- What needs to be done -
Go to the line containing "What is the measured" below; retype it and all following lines exactly, and leave out the pictures.

[START OF Data section]

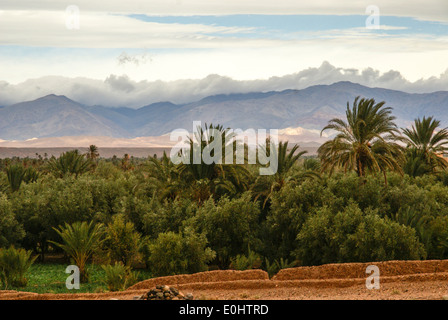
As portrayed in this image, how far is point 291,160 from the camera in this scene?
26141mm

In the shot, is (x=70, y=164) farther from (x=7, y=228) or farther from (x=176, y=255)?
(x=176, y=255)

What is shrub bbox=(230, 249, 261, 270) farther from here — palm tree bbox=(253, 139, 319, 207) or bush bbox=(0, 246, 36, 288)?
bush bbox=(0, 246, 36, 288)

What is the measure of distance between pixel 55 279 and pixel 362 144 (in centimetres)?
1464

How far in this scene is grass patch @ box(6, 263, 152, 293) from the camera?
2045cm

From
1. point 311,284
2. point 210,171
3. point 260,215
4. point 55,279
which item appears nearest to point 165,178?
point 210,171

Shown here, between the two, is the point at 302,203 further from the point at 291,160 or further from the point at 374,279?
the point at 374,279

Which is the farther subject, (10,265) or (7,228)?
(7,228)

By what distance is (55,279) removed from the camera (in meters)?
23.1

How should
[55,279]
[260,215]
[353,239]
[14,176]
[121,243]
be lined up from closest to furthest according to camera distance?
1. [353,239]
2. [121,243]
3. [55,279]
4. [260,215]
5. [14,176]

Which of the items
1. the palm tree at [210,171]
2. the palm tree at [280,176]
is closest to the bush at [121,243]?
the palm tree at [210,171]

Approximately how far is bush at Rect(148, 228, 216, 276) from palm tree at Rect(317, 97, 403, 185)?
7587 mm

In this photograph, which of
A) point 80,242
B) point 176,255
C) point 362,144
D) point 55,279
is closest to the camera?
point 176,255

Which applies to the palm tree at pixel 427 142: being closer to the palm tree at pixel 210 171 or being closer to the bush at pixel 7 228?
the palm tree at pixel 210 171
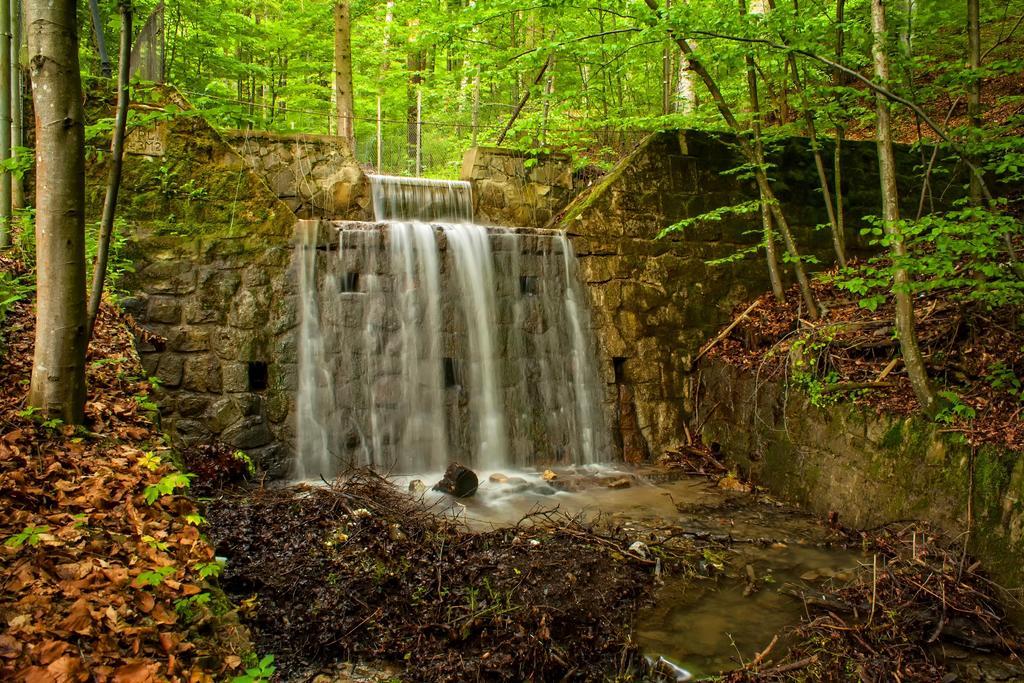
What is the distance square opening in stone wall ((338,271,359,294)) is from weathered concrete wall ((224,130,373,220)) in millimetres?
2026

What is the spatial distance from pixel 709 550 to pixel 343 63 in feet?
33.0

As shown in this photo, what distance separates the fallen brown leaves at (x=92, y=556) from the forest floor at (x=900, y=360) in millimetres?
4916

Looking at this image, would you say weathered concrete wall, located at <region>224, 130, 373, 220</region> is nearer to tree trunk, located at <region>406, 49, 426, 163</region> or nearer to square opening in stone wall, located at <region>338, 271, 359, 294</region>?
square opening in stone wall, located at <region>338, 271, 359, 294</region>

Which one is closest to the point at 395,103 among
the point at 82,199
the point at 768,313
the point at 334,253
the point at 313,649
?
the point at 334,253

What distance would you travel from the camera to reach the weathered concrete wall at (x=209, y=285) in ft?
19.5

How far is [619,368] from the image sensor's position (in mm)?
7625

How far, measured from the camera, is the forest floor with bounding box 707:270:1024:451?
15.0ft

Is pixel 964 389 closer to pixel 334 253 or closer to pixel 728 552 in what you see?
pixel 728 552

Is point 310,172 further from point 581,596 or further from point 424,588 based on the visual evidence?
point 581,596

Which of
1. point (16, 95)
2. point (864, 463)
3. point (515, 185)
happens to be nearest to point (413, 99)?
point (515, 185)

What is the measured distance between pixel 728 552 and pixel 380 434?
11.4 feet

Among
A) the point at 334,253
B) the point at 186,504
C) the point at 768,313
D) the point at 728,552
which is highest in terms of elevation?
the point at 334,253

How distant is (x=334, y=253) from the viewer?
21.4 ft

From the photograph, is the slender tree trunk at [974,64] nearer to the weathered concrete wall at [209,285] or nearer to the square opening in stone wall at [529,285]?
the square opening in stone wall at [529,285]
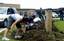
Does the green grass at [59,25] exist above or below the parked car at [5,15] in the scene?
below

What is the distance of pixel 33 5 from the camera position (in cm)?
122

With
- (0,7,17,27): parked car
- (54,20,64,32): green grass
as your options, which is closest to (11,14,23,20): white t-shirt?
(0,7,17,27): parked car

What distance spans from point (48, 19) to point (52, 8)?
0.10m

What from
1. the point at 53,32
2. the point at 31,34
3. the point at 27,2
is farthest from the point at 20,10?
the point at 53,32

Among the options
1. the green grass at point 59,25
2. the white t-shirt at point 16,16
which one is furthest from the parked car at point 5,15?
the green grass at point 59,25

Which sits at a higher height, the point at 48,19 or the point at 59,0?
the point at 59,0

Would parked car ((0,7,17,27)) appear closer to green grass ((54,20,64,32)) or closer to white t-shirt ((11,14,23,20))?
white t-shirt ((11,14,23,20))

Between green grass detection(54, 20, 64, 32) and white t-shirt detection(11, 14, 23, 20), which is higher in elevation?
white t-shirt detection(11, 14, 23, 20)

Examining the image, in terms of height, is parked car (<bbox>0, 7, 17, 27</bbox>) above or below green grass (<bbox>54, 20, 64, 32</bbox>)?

[END OF Data section]

- Solution -
What is the measured distance between pixel 728 552 and pixel 380 434?
11.4 feet

Among
A) the point at 334,253
B) the point at 186,504
C) the point at 768,313
D) the point at 728,552
which is highest in terms of elevation?
the point at 334,253

How distant is (x=334, y=253) from the viewer?
21.4 ft

From the photograph, is the slender tree trunk at [974,64] nearer to the weathered concrete wall at [209,285] or nearer to the square opening in stone wall at [529,285]?
the square opening in stone wall at [529,285]
Does the green grass at [59,25] exist above or below the parked car at [5,15] in the scene?
below

What is the distance of pixel 33 5 from the camera position (in cm)?
122

With
- (0,7,17,27): parked car
- (54,20,64,32): green grass
as your options, which is closest to (11,14,23,20): white t-shirt?
(0,7,17,27): parked car

What distance spans from point (48, 19) to point (52, 8)?
0.10m

What from
1. the point at 53,32
2. the point at 31,34
3. the point at 27,2
is farthest from the point at 20,10?
the point at 53,32

Among the options
1. the green grass at point 59,25
2. the white t-shirt at point 16,16
which one is furthest from the parked car at point 5,15?
the green grass at point 59,25

Which sits at a higher height, the point at 48,19 or the point at 59,0?
the point at 59,0

Would parked car ((0,7,17,27)) appear closer to green grass ((54,20,64,32)) or closer to white t-shirt ((11,14,23,20))?
white t-shirt ((11,14,23,20))

Between green grass detection(54, 20, 64, 32) and white t-shirt detection(11, 14, 23, 20), which is higher in elevation?
white t-shirt detection(11, 14, 23, 20)

Examining the image, in terms of height, is parked car (<bbox>0, 7, 17, 27</bbox>) above or below green grass (<bbox>54, 20, 64, 32</bbox>)?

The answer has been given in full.